Kamis, 04 Juni 2026 | 07:58
NEWS

Tiga Tersangka Korupsi Fasilitas Kredit BNI di Jember Ditahan, Kerugian Negara Capai Rp 125 Miliar

Tiga Tersangka Korupsi Fasilitas Kredit BNI di Jember Ditahan, Kerugian Negara Capai Rp 125 Miliar
Tiga tersangka jorupsi fasilitas kredit BNI di Jember (Dok Kejati-jatim)

ASKARA – Tim penyidik Kejaksaan Tinggi Jawa Timur menetapkan tiga orang tersangka dalam kasus dugaan tindak pidana korupsi terkait pemberian fasilitas kredit BNI Wirausaha (BWU) oleh PT Bank Negara Indonesia (BNI) Kantor Cabang Jember melalui Koperasi Simpan Pinjam Mitra Usaha Mandiri Semboro (KSP MUMS) pada periode 2021 hingga 2023. Ketiga tersangka adalah Ketua KSP MUMS, Saptadi (SD), Manager KSP MUMS, Ika Anjarsari Ningrum (IAN), dan Kepala Cabang BNI Jember 2018-2023, MFH. Kerugian negara dalam kasus ini mencapai Rp 125.980.889.350.

"Penyidik melakukan penahanan terhadap ketiga tersangka selama 20 hari ke depan, mulai 9 Oktober hingga 28 Oktober 2024 di Cabang Rutan Kelas I Surabaya," kata Kepala Kejaksaan Tinggi (Kajati) Jatim, Dr. Mia Amiati, SH, MH, CMA, CSS, seperti ditungkil dari laman kejati-jatim.go.id, Jumat (11/10).
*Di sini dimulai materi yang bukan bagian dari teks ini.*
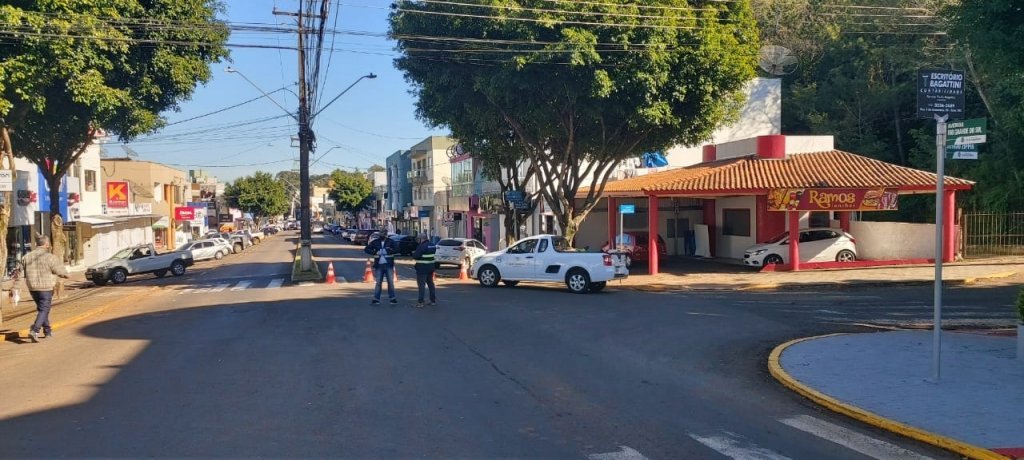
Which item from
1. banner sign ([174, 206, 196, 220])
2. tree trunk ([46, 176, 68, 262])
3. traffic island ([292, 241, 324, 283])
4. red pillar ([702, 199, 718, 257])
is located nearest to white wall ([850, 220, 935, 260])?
red pillar ([702, 199, 718, 257])

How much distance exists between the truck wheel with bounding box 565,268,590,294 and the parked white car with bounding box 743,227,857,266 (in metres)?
9.83

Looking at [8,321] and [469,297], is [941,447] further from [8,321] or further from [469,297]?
[8,321]

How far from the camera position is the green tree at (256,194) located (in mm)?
98919

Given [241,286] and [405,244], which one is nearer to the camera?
[241,286]

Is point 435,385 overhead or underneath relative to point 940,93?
underneath

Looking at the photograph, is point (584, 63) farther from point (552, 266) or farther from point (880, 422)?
point (880, 422)

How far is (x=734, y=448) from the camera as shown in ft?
22.3

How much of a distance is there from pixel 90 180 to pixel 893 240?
4089 centimetres

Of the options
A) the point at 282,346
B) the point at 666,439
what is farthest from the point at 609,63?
the point at 666,439

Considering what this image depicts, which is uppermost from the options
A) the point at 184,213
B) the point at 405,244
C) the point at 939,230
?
the point at 184,213

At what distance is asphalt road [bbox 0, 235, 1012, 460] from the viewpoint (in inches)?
273

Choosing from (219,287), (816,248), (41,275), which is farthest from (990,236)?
(41,275)

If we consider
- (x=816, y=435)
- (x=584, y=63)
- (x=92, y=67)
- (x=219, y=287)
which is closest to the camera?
(x=816, y=435)

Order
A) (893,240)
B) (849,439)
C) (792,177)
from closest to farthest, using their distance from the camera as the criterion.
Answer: (849,439)
(792,177)
(893,240)
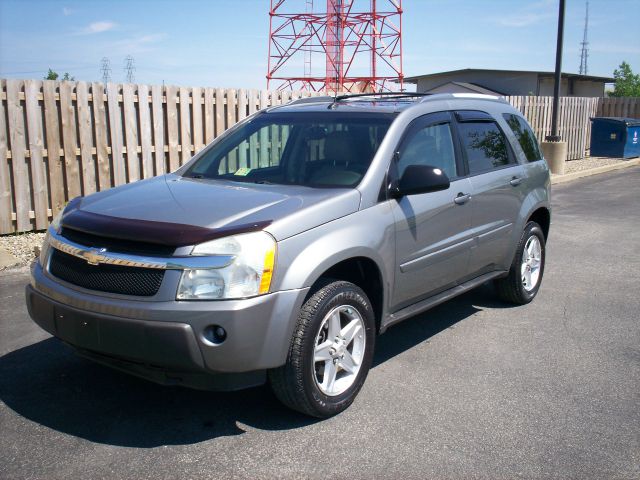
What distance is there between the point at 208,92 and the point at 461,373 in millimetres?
7046

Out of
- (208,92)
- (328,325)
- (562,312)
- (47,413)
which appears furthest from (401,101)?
(208,92)

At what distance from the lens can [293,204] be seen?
3844 millimetres

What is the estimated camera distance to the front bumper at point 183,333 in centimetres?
331

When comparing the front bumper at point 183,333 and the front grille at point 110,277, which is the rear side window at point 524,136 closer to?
the front bumper at point 183,333

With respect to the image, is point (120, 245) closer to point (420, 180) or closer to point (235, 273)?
point (235, 273)

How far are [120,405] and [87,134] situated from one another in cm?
580

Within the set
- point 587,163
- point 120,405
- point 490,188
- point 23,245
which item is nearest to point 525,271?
point 490,188

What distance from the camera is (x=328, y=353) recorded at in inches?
152

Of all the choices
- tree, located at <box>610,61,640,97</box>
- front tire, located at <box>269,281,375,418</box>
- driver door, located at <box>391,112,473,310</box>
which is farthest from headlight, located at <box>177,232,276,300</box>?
tree, located at <box>610,61,640,97</box>

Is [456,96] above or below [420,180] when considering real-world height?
above

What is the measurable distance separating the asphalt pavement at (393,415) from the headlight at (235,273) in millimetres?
871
Kasus ini berawal dari pengajuan fasilitas kredit BWU oleh KSP MUMS yang mengatasnamakan petani tebu di wilayah Jember dan Bondowoso. Kredit tersebut dikhususkan bagi petani tebu yang bermitra dengan Pabrik Gula Semboro. Namun, pengajuan kredit dilakukan secara tidak sesuai dengan aturan, di mana lahan kelolaan yang diajukan ternyata fiktif, dan beberapa petani tebu yang diajukan tidak memiliki lahan atau bahkan bukan petani tebu.

Dalam proses pengajuan kredit, KSP MUMS meminjam identitas/KTP orang lain untuk memalsukan data calon debitur. Meski demikian, MFH selaku Kepala Cabang BNI Jember tetap menyetujui kredit tersebut. Rencana Kerja Usaha (RKU) yang seharusnya dibuat oleh Pabrik Gula Semboro pun ternyata dipalsukan oleh pengurus KSP MUMS.

Dana yang cair dari kredit BWU ini kemudian ditarik oleh pengurus KSP MUMS, sementara para debitur yang namanya dipinjam hanya diberi imbalan kecil antara Rp 500.000 hingga Rp 1.000.000. Terdapat dua modus utama yang dilakukan para tersangka, yaitu "kredit topengan" di mana nama debitur dipinjam dan dana dikuasai pihak lain, serta "kredit tempilan" di mana sebagian dana digunakan oleh debitur, dan sebagian lagi oleh pihak lain.

Atas perbuatannya, ketiga tersangka dijerat dengan Pasal 2 Ayat 1 jo Pasal 3 jo Pasal 18 UU Nomor 31 Tahun 1999 tentang Pemberantasan Tindak Pidana Korupsi, sebagaimana telah diubah dengan UU Nomor 20 Tahun 2001, serta Pasal 55 Ayat 1 KUHP.